The thing parents keep telling their kids about the internet - about how once you put something up, it never goes away - is equally good advice for all of us. That Wayback Machine never forgets. A trip through the BPM software world of the internet archives is an interesting thing, because it shows what a difference a corporate acquisition can make in someone's opinions. Let's hop in the machine and take a little trip:

"Today one of our customers said they were told by IBM: "why spend your money with Lombardi, we'll give you our BPMS for free." I finally agree 100% with IBM on something: their BPMS is worth nothing. Getting a cheap BPMS is like buying a dancing elephant for a dollar: cool, but who can afford to feed it?"

That's Phil Gilbert talking. Or rather, Phil Gilbert back when he was president and CTO of Lombardi. Today's Phil Gilbert is head of BPM at IBM. Say it again, Phil: "Their BPMS is worth nothing."

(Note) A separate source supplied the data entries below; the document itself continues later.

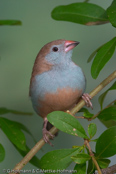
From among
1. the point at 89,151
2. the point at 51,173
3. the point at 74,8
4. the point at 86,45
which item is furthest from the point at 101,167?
the point at 86,45

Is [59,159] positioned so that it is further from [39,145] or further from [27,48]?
[27,48]

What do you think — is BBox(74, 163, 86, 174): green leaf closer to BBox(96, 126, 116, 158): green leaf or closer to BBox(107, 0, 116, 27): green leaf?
BBox(96, 126, 116, 158): green leaf

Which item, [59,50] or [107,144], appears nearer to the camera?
[107,144]

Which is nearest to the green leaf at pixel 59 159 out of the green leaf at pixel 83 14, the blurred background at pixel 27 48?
the green leaf at pixel 83 14

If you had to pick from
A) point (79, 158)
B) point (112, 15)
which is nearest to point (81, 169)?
point (79, 158)

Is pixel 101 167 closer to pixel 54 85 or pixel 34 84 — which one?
pixel 54 85

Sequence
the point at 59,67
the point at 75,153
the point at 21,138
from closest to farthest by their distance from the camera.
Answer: the point at 75,153
the point at 21,138
the point at 59,67

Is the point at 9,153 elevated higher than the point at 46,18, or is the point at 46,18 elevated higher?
the point at 46,18
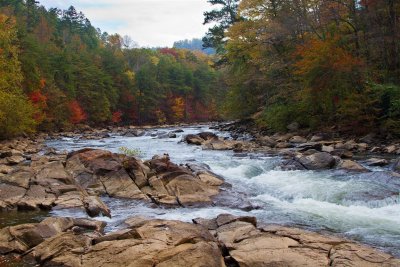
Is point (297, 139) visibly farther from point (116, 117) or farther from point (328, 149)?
point (116, 117)

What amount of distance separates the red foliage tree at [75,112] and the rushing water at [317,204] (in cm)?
3583

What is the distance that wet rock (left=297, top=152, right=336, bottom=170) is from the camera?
15.8m

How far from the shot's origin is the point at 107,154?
15.9 meters

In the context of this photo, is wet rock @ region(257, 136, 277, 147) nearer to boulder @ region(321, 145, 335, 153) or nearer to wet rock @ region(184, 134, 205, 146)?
wet rock @ region(184, 134, 205, 146)

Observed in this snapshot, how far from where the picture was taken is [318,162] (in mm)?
15984

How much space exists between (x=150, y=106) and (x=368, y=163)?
53.6m

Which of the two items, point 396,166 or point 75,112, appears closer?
point 396,166

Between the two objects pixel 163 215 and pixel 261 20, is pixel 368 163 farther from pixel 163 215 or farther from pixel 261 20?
pixel 261 20

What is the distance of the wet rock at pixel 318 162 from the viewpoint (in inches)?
623

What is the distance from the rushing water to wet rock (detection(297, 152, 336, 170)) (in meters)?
0.68

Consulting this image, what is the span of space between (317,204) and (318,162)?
4803 mm

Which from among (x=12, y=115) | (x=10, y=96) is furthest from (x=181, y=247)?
(x=12, y=115)

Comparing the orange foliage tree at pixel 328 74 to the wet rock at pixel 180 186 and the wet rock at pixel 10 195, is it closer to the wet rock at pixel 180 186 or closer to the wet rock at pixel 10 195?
the wet rock at pixel 180 186

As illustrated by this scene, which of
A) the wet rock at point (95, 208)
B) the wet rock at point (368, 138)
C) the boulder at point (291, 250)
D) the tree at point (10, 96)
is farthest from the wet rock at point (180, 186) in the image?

Here's another echo from former-Phil Gilbert that shouldn't be forgotten:

"The choice isn't between pure-play vendors and stack vendors, the choice is between BPM or IBM...What is BPM? I think it's pretty simple: put the business back in charge of its business assets. And what is IBM? Keep that control in IT."

They say the only way to achieve real change is from the inside, and I have no doubt that is what Mr. Gilbert would like to do at IBM. I don't doubt his intentions for a second. I'm also sure Captain Edward Smith intended to miss the iceberg.

The fact is that nearly two years after its acquisition of Lombardi, IBM has still failed to outline a clear path for its BPM customers. Yes, it made a marketing-oriented announcement about a roll-up of its disparate BPM portfolio into IBM BPM 7.5, but that is a unified offering in marketing-speak only.

As Forrester analyst Clay Richardson rightly pointed out, IBM slapped on a new coat of paint, but hasn't done anything substantial to rev the engine. He wrote: "While this is not surprising we predicted that it would take three to four years for IBM to completely integrate Lombardi and WPS into a single unified environment we expected IBM to communicate a strategy or vision for merging the engines as part of this announcement."

In the absence of even a strategy, let alone any significant action around BPM engine integration, IBM customers are forced to figure out their own path. Their choices are what was WebSphere BPM (itself not a single engine, but the product of several acquisitions and internal development), and the additional Lombardi engine. The former is what pre-acquisition Phil Gilbert said was "worth nothing." The latter is what IBM described as merely a "departmental BPM" solution in their acquisition analyst call.

If I were an IBM BPM customer I would certainly be confused. And worried. And wishing for a different kind of Wayback Machine of my own.